La Jornada Semanal,   domingo 26 de marzo  de 2006        núm. 577


HUGO GUTIÉRREZ VEGA

INSTANTÁNEAS DE MONTALE (III Y ÚLTIMA)

Montale llamaba Mosca a su esposa, Drusilla Tanzi. En vida le dedicó sólo un poema, pero, al morir, se convirtió en el tema central de su poesía, en su "más amada sombra":

Querido pequeño insecto que, no sé por qué, llamábamos
mosca, esta noche, casi en la oscuridad, mientras leía el
Deuteroisaia, apareciste a mi lado, pero no tenías puestos
los anteojos y no podías verme... He bajado, dándote el
brazo, por lo menos un millón de escaleras, y ahora que
tú no estás, está el vació en cada escalón... Contigo los he
bajado porque sabía que, de los dos, las únicas pupilas
verdaderas, aunque tan empañadas, eras las tuyas.

Montale siguió el consejo de Eliot y no se dedicó exclusivamente a la poesía ("tarea que mucho tiene que ver con el inconsciente"). Escribió miles de artículos, entrevistas, ensayos y puntuales crónicas musicales. Asistía a todos los ensayos generales y a los estrenos de las óperas en La Scala, y se mantenía cuidadosamente informado para escribir las emocionadas notas necrológicas de músicos y escritores. Fue un periodista profesional que gozaba y amaba su tarea. Nunca pensó, como lo hicieron algunos esteticistas, que la prosa periodística dañaría su estilo literario.
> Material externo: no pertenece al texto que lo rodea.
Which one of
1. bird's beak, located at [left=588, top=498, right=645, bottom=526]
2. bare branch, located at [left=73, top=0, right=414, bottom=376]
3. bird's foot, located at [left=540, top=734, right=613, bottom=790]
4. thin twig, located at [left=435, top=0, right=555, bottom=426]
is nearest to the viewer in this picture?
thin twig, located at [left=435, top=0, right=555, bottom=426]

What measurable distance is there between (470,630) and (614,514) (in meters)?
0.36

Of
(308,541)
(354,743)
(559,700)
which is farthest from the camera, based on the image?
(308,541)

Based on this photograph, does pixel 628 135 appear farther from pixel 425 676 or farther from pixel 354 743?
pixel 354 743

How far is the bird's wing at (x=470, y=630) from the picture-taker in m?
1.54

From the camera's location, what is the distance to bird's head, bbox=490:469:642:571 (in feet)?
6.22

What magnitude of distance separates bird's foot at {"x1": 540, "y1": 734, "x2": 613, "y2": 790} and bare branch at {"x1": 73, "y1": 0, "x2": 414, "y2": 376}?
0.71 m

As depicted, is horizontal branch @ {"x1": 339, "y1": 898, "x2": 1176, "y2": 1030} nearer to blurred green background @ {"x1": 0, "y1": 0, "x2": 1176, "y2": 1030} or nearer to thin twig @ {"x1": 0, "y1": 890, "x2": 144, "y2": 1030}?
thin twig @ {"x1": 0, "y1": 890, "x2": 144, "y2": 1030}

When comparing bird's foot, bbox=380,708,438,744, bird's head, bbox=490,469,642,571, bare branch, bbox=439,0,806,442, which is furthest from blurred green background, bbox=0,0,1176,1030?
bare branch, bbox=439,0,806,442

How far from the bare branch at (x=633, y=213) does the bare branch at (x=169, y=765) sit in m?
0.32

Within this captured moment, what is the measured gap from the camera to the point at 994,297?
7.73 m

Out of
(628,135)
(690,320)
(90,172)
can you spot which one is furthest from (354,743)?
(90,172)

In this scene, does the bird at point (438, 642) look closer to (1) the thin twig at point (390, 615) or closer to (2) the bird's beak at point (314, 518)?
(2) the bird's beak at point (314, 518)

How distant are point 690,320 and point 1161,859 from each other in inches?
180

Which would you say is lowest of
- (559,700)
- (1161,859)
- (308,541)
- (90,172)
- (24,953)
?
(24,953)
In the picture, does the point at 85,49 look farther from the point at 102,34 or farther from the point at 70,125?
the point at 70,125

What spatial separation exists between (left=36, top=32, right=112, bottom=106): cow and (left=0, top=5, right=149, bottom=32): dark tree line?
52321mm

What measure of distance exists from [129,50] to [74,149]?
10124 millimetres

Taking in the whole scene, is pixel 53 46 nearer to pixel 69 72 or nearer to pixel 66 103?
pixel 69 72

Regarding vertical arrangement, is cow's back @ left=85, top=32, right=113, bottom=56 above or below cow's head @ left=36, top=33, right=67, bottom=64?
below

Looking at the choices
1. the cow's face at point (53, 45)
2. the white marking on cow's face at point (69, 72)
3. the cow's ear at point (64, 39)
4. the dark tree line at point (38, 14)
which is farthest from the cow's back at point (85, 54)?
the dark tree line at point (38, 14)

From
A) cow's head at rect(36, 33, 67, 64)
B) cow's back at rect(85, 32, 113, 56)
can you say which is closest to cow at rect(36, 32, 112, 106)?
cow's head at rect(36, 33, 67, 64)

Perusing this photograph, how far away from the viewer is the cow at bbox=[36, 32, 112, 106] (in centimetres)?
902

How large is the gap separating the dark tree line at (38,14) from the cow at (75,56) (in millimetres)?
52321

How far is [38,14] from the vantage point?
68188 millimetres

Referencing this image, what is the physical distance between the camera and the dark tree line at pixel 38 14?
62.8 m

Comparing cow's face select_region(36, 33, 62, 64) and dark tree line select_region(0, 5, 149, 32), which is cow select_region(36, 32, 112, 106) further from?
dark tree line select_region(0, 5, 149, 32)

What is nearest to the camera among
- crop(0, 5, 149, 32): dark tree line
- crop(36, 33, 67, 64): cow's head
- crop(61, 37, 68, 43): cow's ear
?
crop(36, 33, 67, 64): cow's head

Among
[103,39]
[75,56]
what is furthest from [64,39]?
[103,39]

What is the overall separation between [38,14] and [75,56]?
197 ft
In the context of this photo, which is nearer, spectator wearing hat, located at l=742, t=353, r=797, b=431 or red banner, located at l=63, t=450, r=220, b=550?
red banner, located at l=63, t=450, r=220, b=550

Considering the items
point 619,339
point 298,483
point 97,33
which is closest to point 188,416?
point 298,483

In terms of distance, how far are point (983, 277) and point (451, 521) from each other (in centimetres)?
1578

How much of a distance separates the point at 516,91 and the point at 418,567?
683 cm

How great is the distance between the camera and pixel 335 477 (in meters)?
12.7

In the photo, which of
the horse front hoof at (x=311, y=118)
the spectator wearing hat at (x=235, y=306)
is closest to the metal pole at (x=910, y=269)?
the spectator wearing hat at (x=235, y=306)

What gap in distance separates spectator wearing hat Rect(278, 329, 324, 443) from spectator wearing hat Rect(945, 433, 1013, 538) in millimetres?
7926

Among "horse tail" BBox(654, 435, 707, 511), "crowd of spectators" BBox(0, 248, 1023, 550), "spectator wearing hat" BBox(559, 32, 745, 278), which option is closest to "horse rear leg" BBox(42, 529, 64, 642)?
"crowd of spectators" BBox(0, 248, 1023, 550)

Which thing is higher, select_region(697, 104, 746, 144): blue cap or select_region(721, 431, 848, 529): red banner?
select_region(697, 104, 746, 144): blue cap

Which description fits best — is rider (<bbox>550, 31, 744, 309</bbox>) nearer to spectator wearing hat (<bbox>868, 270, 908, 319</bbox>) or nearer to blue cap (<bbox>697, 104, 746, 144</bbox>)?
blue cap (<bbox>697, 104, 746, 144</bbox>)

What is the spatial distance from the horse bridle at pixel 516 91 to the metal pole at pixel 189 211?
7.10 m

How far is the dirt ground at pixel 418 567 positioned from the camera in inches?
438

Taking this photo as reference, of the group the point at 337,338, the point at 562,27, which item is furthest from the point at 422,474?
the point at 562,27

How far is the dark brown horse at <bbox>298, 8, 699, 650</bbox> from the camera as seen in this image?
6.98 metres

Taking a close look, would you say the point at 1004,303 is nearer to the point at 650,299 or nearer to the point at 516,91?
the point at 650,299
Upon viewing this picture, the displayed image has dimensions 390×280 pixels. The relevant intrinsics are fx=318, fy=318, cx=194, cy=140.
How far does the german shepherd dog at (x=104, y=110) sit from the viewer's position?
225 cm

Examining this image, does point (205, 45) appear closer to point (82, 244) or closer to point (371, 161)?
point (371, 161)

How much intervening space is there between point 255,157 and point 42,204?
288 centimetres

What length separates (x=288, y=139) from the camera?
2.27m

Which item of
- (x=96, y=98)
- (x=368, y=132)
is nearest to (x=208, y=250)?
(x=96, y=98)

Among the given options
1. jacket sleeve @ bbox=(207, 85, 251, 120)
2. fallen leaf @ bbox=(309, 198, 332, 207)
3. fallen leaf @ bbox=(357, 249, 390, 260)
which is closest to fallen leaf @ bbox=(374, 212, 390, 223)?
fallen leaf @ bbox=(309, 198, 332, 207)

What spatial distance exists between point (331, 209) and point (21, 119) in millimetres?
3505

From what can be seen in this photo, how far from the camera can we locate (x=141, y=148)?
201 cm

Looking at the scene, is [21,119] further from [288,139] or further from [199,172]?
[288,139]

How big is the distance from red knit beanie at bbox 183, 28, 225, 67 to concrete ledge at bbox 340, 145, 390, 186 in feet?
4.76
En una fotografía publicada en el Corriere, aparecen los rostros sonrientes de Montale, Ungaretti y Quasimodo. Esta imagen no refleja la realidad de las relaciones entre los tres mayores poetas de su tiempo. No se odiaban, pero tampoco se querían. Los alejaban antipatías personales y ciertos celos profesionales. Las opiniones que sobre la poesía de los otros vertían en privado, viajaban con la velocidad y la amplificación de los rumores y esto mantenía vivos los agravios y los enconaba. Montale nunca simpatizó con Ungaretti. En cambio fue muy amigo de Quasimodo. Una serie de malentendidos los separaron e interrumpieron su comunicación de manera definitiva. Sin embargo, los tres siempre se defendieron en los momentos críticos. Esto me hace recordar la petición de Canetti a los escritores. "Tenemos que defendernos los unos a los otros, pues nadie nos va a defender."

Montale cuenta que en el invierno del ’26, frente a la puerta de La Scala, vio a un hombre anciano acompañado de su esposa. Ese hombre tenía un sorprendente parecido con el industrial triestino, Ettore Schmitz, cuya fotografía había visto en las Nouvelles Litteraires a raíz de la súbita fama obtenida por la obra del industrial que escribía con el seudónimo de Italo Svevo. Montale se aproximó a la pareja y arriesgó la pregunta: "El señor Schmitz?" No se había equivocado. Frente a él estaba el hombre que recientemente le había mandado una carta de agradecimiento por el artículo periodístico en el que aplaudía el reconocimiento de la critica especializada a la obra de ese triestino, amigo de Joyce y admirador crítico del pensamiento de Freud y de la riqueza artística, filosófica y científica de la Viena de principios de siglo. Al escuchar su nombre, Schmitz-Svevo lo invitó a tomar un café y le preguntó por un Montale con el que había tenido negocios y era su proveedor de resinas y de aguarrás. Schmitz lo recordaba como un comerciante honrado y eficiente. Dice Montale que los ojos se le llenaron de lágrimas, pues ese comerciante ejemplar del que Schmitz había sido cliente satisfecho y fiel, era su padre.